Yang ketiga, saya ingin berbicara juga mengenai posisi kita (dalam) kemudahan berusaha (ease of doing business) di Indonesia, ranking kita di posisi berapa. Sekarang kita di angka 73. Dulu (tahun) 2014 kita di angka 120. Ini sudah meloncat, 120 meloncat ke angka 73. Bukan sesuatu yang mudah. Biasanya naiknya hanya dua atau lima, ini bisa meloncat dari 120 ke 73. Tapi saya enggak mau angka itu, ranking 73 itu masih ranking nanggung. Setuju? 73 itu masih nanggung. Saya minta di bawah 40. Tadi pak Bahlil ngomong 50. Enak saja 50. Di bawah 40, itu baru. Karena pada saat ini, posisi kita di ASEAN saja itu masih di ranking enam, di ASEAN. Kita kalah dengan Singapura, ya. Kalah dengan Malaysia, ya. Kalah dengan Thailand, kalah dengan Viet Nam, kalah dengan Brunei, kalah semua kita. Dengan Filipina kita masih menang.

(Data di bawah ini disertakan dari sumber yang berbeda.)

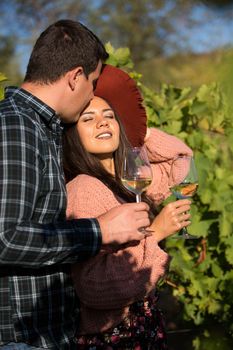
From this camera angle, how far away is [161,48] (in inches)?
865

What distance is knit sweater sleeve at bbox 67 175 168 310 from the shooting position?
206cm

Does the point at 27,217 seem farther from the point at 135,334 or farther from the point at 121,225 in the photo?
the point at 135,334

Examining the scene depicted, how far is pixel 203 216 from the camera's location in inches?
155

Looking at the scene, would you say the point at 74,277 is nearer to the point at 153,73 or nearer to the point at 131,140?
the point at 131,140

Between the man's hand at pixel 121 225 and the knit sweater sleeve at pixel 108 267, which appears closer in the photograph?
the man's hand at pixel 121 225

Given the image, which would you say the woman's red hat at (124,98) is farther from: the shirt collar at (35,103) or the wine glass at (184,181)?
the shirt collar at (35,103)

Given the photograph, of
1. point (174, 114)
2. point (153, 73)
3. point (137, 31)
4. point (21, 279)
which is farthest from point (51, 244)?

Sekali lagi. kita kalah dengan Singapura, kalah dengan Malaysia, kalah dengan Viet Nam, kalah dengan Brunei, kalah dengan Thailand, kalah kita. Kita menangnya hanya dengan Laos, dengan Kamboja, menang.
Sebetulnya yang bisa dibenahi itu banyak dan barangnya kelihatan. Saya sudah dipaparkan dua minggu yang lalu oleh BKPM, “Ini lo Pak, ada problem di sini, ada masalah di sini. Kalau ini diselesaikan kita bisa masuk ke (peringkat) 50, bisa masuk ke ranking 40. Artinya Viet Nam bisa kalah dengan kita, Brunei bisa kalah dengan kita. Mungkin Malaysia mungkin kalah juga dengan kita kalau ini kita benahi.”. Apa yang harus kita benahi? Mungkin nanti secara detail akan disampaikan oleh Kepala BKPM atau oleh Pak Menko Perekonomian. Misalnya memulai usaha, memulai usaha ini berarti kita datang ke kantor perizinan. Tahun 2019 angka kita masih di 134, 134 coba. Tahun depan saya sudah minta angka kita harus meloncat di 71. Memang berat, saya tahu, tapi yang diselesaikan apa, apa, sudah kelihatan semua, barangnya kelihatan. Saya dipaparkan, “Ini Pak,” ini mudah. Ditunjukkan lagi, “Ini juga gampang” hanya niat kita, mau enggak menyelesaikan ini. Sekali lagi, 2019 (peringkat) 134. Kita pengin menjadi angka 71 di tahun depan, 2021.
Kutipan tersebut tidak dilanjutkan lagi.